Nog een verhaal. “Mijn zus Trudy wilde mij wel even wegbrengen naar Piet van Dijk in Enschede. Ik kon daar mijn witte bolide weer ophalen. Er was onder andere een nieuwe achterband gemonteerd. Nog even met de monteur gesproken, geen bijzonderheden. Rijden maar. Mijn zus vroeg of ik haar eerst nog even door Enschede naar de autobaan wilde begeleiden, voordat ik de motor de sporen gaf. Ze stond met mijn auto op het bolle klinkerweggetje voor de deur geparkeerd. Ik wilde mijn eigen auto passeren en de achterkant van de motor gleed, alsof ik op een ijsbaan reed, linksaf. Klabang daar lag ik. Remhendel, spiegel, een partij plastic geknapt, uitlaat beschadigd.

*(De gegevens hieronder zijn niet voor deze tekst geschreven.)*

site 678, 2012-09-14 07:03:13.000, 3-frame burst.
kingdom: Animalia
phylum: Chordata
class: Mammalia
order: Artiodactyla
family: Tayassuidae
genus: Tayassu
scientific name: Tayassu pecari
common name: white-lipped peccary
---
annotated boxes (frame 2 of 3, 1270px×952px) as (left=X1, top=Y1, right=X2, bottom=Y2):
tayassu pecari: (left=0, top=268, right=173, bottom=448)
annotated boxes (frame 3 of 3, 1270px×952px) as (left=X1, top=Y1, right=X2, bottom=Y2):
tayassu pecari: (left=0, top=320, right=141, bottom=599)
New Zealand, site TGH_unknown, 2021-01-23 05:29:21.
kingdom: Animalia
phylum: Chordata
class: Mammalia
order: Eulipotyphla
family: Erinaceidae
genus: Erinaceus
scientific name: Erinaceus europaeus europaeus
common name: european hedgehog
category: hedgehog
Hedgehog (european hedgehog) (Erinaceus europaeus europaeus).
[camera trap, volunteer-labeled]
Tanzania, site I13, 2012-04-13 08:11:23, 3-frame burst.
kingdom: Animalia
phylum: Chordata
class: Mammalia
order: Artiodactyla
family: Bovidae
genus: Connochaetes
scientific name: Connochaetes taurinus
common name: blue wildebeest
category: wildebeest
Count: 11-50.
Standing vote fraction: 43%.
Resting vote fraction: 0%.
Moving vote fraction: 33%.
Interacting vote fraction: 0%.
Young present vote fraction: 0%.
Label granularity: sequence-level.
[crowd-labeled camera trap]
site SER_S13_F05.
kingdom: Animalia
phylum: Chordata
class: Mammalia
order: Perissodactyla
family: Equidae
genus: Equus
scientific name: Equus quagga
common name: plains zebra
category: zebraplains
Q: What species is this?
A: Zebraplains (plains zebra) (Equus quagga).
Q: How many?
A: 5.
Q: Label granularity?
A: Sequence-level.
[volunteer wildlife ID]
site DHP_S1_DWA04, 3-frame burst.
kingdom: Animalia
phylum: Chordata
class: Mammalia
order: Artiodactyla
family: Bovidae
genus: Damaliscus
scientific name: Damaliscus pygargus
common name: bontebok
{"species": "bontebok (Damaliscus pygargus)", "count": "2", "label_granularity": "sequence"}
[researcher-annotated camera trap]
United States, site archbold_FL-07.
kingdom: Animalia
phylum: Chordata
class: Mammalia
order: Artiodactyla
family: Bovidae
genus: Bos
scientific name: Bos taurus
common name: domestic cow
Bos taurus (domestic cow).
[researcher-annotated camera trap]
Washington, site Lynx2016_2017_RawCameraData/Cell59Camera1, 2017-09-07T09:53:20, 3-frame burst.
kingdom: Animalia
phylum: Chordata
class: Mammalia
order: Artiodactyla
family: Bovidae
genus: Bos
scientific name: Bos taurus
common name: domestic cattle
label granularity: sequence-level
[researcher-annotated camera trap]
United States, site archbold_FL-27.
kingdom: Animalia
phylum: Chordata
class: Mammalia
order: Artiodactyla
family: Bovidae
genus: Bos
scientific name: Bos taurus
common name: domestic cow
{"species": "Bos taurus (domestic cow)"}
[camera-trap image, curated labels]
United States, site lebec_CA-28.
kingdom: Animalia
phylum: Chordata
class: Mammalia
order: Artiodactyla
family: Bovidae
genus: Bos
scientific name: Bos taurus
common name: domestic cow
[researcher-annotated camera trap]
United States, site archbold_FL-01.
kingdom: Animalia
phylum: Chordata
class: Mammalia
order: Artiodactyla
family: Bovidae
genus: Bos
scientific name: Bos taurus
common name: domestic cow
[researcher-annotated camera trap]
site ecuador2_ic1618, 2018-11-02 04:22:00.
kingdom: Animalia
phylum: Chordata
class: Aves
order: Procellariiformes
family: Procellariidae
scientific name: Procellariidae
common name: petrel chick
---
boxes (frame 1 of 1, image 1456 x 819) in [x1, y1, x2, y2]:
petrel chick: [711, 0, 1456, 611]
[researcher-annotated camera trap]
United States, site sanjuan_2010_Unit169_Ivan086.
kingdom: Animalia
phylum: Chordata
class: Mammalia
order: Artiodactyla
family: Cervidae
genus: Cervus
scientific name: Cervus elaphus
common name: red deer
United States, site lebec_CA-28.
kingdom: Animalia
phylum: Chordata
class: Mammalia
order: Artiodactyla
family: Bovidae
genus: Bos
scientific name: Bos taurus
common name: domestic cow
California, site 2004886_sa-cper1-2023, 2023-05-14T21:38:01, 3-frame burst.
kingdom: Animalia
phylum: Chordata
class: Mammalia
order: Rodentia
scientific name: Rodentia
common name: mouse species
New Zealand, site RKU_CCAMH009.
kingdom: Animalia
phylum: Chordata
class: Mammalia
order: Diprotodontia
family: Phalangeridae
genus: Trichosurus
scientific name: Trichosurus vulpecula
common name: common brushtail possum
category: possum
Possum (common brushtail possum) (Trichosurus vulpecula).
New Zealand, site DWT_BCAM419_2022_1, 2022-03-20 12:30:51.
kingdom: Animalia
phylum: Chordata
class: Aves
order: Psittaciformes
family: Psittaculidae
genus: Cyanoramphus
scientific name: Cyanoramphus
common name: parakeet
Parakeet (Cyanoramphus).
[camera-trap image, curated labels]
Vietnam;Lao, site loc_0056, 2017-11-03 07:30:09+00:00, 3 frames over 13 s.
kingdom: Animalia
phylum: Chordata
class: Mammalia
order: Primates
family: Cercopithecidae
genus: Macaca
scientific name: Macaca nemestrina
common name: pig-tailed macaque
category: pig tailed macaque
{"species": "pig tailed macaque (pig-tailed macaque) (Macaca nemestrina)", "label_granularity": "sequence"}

Even hulp gevraagd in de werkplaats om de weg weer vrij te maken. ‘Ja zo’n achterband is glad, daar zit een soort conserveermiddel op, zodat het rubber niet wordt aangetast tijdens de opslag’, zei dezelfde monteur die mij drie minuten daarvoor had weggestuurd zonder waarschuwing. Het was de allereerste keer dat ik zoiets hoorde. Ik had wel gezien dat hij de grote sticker met merk en specificaties, over de hele breedte van de band had laten zitten Waarom? Weet ik veel. Ik weet wel dat ik met zo’n band anders die valpartij een paar minuten later zou hebben beleefd. Bij het begin van de autobaan, met toen nog de brede haakse bocht bij de Grolsch fabriek, zou ik mijn zus wel eens even had laten zien hoe plat ik daardoor heen kon, met mijn spekgladde achterbandje. Ik moet er niet aan denken hoe ik door die gladde band volledig in de kreukels onder de vangrail had gezeten.”


De conclusie was dat Jos na de chopper geen sportmotor meer wilde aanschaffen. De schade laten repareren voelde ook niet goed na zo’n klapper. Hij polste zijn vader. Die was gangmaker af en had geen wensen. Dagelijks werd hij door lichamelijke klachten (oorsuizen, duizelingen) nog herinnerd aan de valpartij en hij stapte voor geen geld meer op een motor. “Dus Lampekap werd verstandig”, glimlacht Jos. “Het hoeft allemaal niet zo snel meer. Ik wilde gaan toeren en schafte een Honda Goldwing aan. Prachtding, 1200 cc, radio, cruise control, luchtvering, intercom. Super relaxed, ideale reismotor. Even naar de motorrace in Franchorchamps?”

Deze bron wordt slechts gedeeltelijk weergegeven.